Ancak böyle iddialı ekonomik planlamalar yapıldığı yerlerde, gümrük vergileri daha büyük bir şirket kontrol programının yalnızca bir bileşeniydi. Gümrük vergileri kendi başına işe yaramadı. Brezilya ve Çin gibi farklı ülkeler, NAFTA ve USMCA'nın kıtasal içeriği gerektirdiği gibi, montaj için yerli içerik sağlayarak otomobil endüstrilerini geliştirdi. Brezilya, gümrük vergileri aracılığıyla ithalatı sınırlandırarak ve ardından şirketleri vergi ve yerli içerik koşullarıyla düzenleyerek 20 yılda bir otomobil endüstrisi yarattı.

ABD'de, sektörün büyümesini zorlamanın en açık yolu, fiyatlarını düşürmek ve kârlarını sınırlamaktır. Hisse senedi geri alımlarını yasaklamak, aşırı kârları vergilendirmek ve üst düzey yöneticilerin bireysel gelir vergilerini yükseltmek, şirketleri kazançlarını yeniden yatırmaya zorlayacaktır, çünkü başka bir şekilde ödeme yapamayacaklardır. Bu iş yaratır. Başka bir olası politika, ABD içerik gereksinimleri uygulamak olurdu. Ve sendikanın sektörün ücret tabanını belirlemesine yardımcı olmak gibi klasik Yeni Düzen yaklaşımı, işçi dostu ekonomik planlamanın bariz başlangıç noktasıdır.

Sektör için böyle bir vizyon, sendikalara karşı açık iş yeri, ekonomik milliyetçilik ve çirkin anti-Meksika söyleminin Trump karışımından çok uzakta.

Federal hükümet 2009'da Chrysler ve GM iflaslarına müdahale ettiğinde, daha fazla işçi dostu kontrol uygulamak için yönetici gücünü kullanmanın tam tersini yaptı. Bunun yerine, kârları yeniden kazanmanın ana hedef olduğu varsayımıyla şirketlerin işleri azaltmasına ve yeni işe alımlarda ücretleri yarı yarıya düşürmesine izin verdi. Bu, eski otomobil ülkesinin kalbindeki yasama organları tarafından, işçilerin sendikaya üye olmasına izin vermeyen yasalarla (Indiana 2012, Michigan 2013, Wisconsin 2015 ve Kentucky 2017) takip edildi.

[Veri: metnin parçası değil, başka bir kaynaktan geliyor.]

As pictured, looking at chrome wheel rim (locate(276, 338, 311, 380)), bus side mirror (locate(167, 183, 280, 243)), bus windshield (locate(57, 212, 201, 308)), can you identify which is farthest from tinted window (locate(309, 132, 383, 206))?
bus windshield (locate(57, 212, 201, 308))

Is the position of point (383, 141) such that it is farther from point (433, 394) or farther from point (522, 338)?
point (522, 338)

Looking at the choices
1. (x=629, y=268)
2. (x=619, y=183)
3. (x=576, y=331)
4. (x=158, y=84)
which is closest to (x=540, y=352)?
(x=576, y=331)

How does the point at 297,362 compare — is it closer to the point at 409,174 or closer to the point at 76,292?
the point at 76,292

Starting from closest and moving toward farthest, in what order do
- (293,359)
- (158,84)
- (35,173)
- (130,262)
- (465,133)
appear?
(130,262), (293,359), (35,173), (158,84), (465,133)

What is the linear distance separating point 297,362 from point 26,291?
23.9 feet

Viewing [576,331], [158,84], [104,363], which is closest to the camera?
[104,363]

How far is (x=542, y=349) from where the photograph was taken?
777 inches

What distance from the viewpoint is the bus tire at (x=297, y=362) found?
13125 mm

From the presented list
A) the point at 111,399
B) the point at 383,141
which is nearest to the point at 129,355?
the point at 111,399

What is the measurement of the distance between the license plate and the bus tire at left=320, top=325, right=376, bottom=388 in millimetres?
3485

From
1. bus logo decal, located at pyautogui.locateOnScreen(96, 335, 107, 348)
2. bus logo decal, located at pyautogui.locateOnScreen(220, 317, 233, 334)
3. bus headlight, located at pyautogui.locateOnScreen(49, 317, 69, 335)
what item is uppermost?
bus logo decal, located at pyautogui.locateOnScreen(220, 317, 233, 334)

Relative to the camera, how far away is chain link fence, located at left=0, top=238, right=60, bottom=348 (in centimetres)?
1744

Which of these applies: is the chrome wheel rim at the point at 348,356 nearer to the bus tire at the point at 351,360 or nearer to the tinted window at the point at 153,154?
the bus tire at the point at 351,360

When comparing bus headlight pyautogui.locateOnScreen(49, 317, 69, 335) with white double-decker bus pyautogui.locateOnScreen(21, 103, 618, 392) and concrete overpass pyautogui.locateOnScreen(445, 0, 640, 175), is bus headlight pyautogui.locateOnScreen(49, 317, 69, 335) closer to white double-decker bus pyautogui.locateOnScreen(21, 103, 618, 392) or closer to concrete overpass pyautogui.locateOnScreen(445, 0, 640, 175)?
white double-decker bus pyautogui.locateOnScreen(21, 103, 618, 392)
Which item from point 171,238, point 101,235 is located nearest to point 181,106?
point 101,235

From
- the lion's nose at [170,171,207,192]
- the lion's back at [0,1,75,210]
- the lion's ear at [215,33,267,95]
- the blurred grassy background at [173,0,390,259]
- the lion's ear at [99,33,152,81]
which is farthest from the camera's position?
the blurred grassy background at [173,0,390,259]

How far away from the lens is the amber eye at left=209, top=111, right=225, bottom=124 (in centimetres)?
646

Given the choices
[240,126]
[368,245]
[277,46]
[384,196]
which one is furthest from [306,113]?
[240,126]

Bu ittifak, otomobil endüstrisinin nasıl yönetilmesi gerektiği konusundaki yönetici sınıfının varsayımlarını ortaya koymaktadır - her şeyden önce maksimum kâr, zayıf ve mevcut olmayan sendikalar. Gümrük vergileri korumacılığı maliyetleri artırmayı vaat ediyor, ancak fiyatlar hakkında hiçbir şey söylemiyor. Bu, maliyetleri olan ABD işçileri için iyidir. Ancak kıta çapında işçiler için, satışlar düşmeye devam ederse, sendikalara karşı yönetici tutumları daha da güçlenecektir.

Bu varsayımları daha da ileri götürmek ve değiştirmek, sektörü yeniden düzenlemek için herhangi bir projede temel noktalardan biri olmalıdır. Kriz yaklaşırken, bu otomobil işçileri için akılda tutulması gereken en önemli konu olmalıdır.